Expanded use of clot-busting therapy is strongly endorsed for patients with acute ischemic stroke, while mechanical thrombectomy devices garner only lukewarm support in updated acute ischemic stroke guidelines from the American Heart Association and American Stroke Association.
The "door-to-needle time" for intravenous administration of clot-busting recombinant tissue plasminogen activator (rtPA) should be within 60 minutes from hospital arrival, according to a new class I, evidence level A recommendation.
Clinicians are advised to consider a noncontrast brain CT or MRI and a series of blood tests in all patients with suspected ischemic stroke before administering rtPA, but ultimately, the guidelines (Stroke 2013 Jan. 31 [doi:10.1161/STR.0b013e318284056a]) state that "The only laboratory result required in all patients before fibrinolytics therapy is initiated is a glucose determination; use of finger-stick measurement devices is acceptable."
The treatment window for rtPA therapy is also extended from 3 hours to 4.5 hours after stroke onset – as recommended in the AHA/ASA 2009 update on the extended time window for administration of fibrinolytic agents (Stroke 2009;40:2945-8).
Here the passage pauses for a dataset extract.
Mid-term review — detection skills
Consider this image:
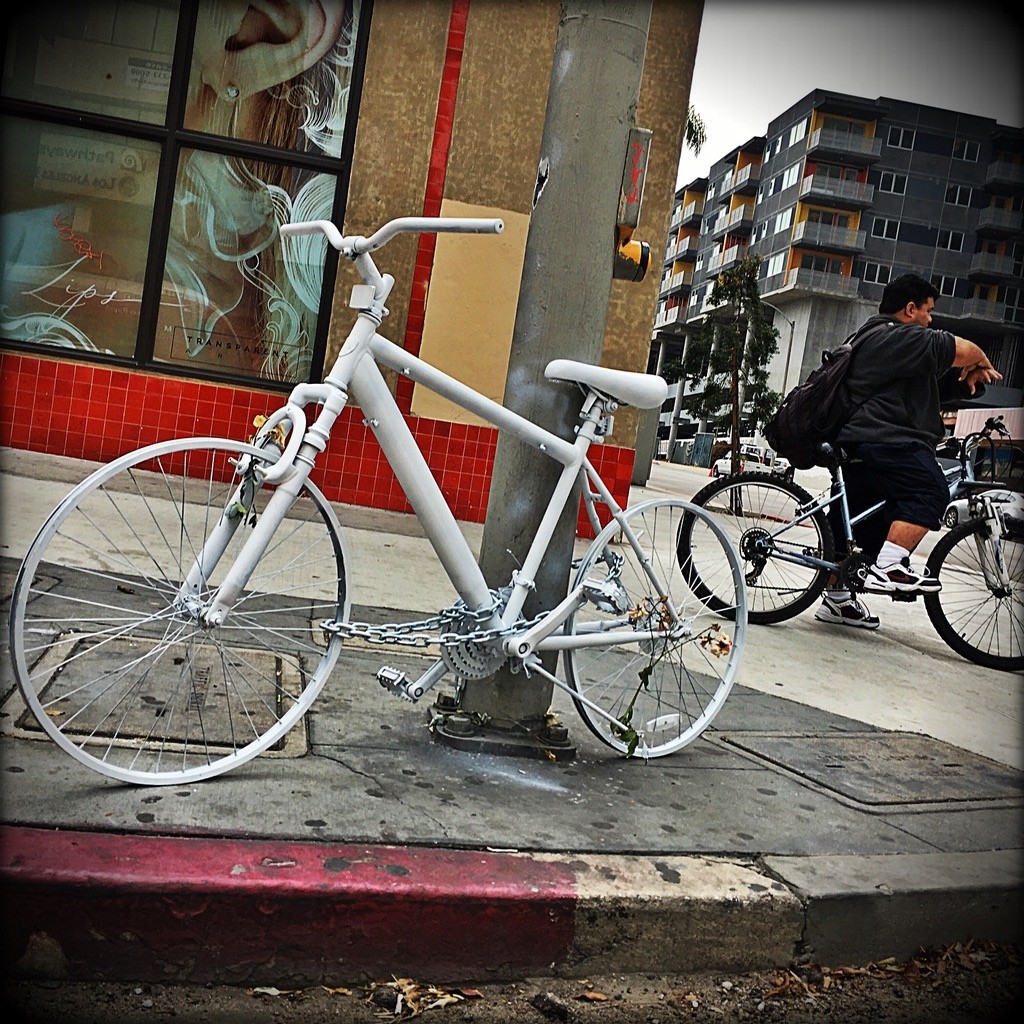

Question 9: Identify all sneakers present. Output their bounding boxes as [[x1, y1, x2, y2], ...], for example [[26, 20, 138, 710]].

"It’s clear that time is brain," lead guideline author Dr. Edward Jauch, director of emergency medicine at the Medical University of South Carolina in Charleston, said in an interview. "We are making a much greater emphasis that patients should be evaluated as quickly as possible and get treated as quickly as possible to give them the maximum opportunity for benefit."
Dr. Jauch acknowledges that the recommendations could reignite the long-standing controversy over the use of rtPA in stroke patients, particularly in light of the Food and Drug Administration’s recent decision not to expand approval of rtPA to include treatment up to 4.5 hours, as the European Medicines Agency has done.
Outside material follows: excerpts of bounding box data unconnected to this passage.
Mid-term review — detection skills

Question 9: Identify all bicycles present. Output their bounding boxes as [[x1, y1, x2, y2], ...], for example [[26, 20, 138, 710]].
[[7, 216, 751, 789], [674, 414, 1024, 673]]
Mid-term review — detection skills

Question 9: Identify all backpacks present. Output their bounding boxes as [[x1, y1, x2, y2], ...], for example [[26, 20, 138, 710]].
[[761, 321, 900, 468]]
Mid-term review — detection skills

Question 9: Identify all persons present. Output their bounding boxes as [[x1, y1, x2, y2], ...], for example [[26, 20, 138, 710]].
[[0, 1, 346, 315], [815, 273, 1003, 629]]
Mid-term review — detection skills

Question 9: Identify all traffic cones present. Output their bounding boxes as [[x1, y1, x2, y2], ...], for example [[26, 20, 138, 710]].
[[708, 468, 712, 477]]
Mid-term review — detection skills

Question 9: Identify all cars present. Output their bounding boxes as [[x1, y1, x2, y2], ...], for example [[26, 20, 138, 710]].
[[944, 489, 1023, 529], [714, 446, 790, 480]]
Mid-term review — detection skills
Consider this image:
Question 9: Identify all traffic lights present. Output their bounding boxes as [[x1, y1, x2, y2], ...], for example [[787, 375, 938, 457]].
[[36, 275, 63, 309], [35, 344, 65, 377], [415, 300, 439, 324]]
"The FDA makes decisions largely based on American data, and we make guidelines based on all available data," he said, noting that safety data were also obtained from Genentech, maker of the rtPA activase (Alteplase).
Two European trials – the third International Stroke Trial (Lancet 2012;379:2352-63) and a British meta-analysis (Lancet 2012;379:2364-72) – reported last year that rtPA therapy within 6 hours of symptom onset increased the proportion of people who were alive and independent on follow-up.
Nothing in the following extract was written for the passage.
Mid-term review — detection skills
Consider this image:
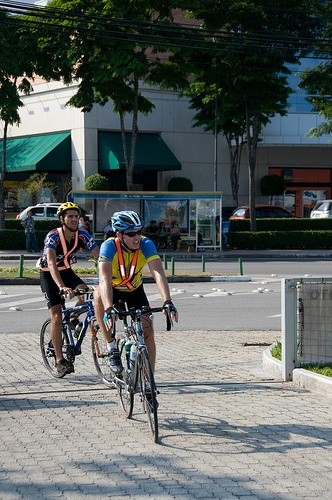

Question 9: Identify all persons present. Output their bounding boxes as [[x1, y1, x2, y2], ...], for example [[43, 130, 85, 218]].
[[78, 210, 91, 254], [103, 220, 113, 241], [36, 202, 99, 375], [141, 220, 180, 251], [21, 211, 41, 253], [94, 211, 178, 412]]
Dr. Patrick Lyden, chair of neurology and director of the stroke program at Cedars-Sinai Medical Center in Los Angeles, said reducing the battery of blood tests prior to rtPA administration is particularly important and pointed out that when the FDA first approved rtPA to treat stroke on the basis of a National Institutes of Health study, it "took the research protocol and turned it into a package insert.
"It’s taken the intervening 16 years for people to do studies and realize that you don’t need to do all the things in the package insert," he said. "So the American Heart Association, for the first time, is endorsing a much more practical, a much more optimal use of tPA for stroke."
The arrival of new classes of anticoagulants has prompted the AHA/ASA to add a new recommendation that the use of intravenous or intra-arterial rtPA in patients taking direct thrombin inhibitors like dabigatran (Pradaxa) or direct factor Xa inhibitors like rivaroxaban (Xarelto) "may be harmful" and is not recommended unless specialized testing is normal, or the patient has been off the drug for more than 2 days.
"I think that’s overreaching; I don’t think the data support that," said Dr. Lyden, who was not a member of the guidelines writing committee. He added that his team has had "no safety issues whatsoever" when administering the anticoagulant argatroban in patients on rtPA.
Dr. Jauch counters that data are lacking to support the safety of rtPA in patients on the new anticoagulants. Common blood tests – such as the international normalized ratio used for warfarin – do not register the anticoagulant effects of these drugs and reversal strategies are not yet known.
"As a community, we have a ways to go to figure out the optimal way to manage stroke in patients who come in on these drugs," he said.
When mechanical thrombectomy is pursued, stent retrievers are generally preferred to coil retrievers. The guidelines acknowledge that the Merci embolus retrieval system, Penumbra System, Solitaire FR, and TREVO thrombectomy devices "can be useful" in achieving recanalization alone or in combination with fibrinolytics in carefully selected patients, but that "their ability to improve patient outcomes has not been established" and continued study in randomized trials is warranted.
While these devices can restore blood flow very quickly, part of the problem in evaluating them is that the time from when the patient develops their stroke to when they get to the catheterization lab continues to increase, Dr. Jauch said.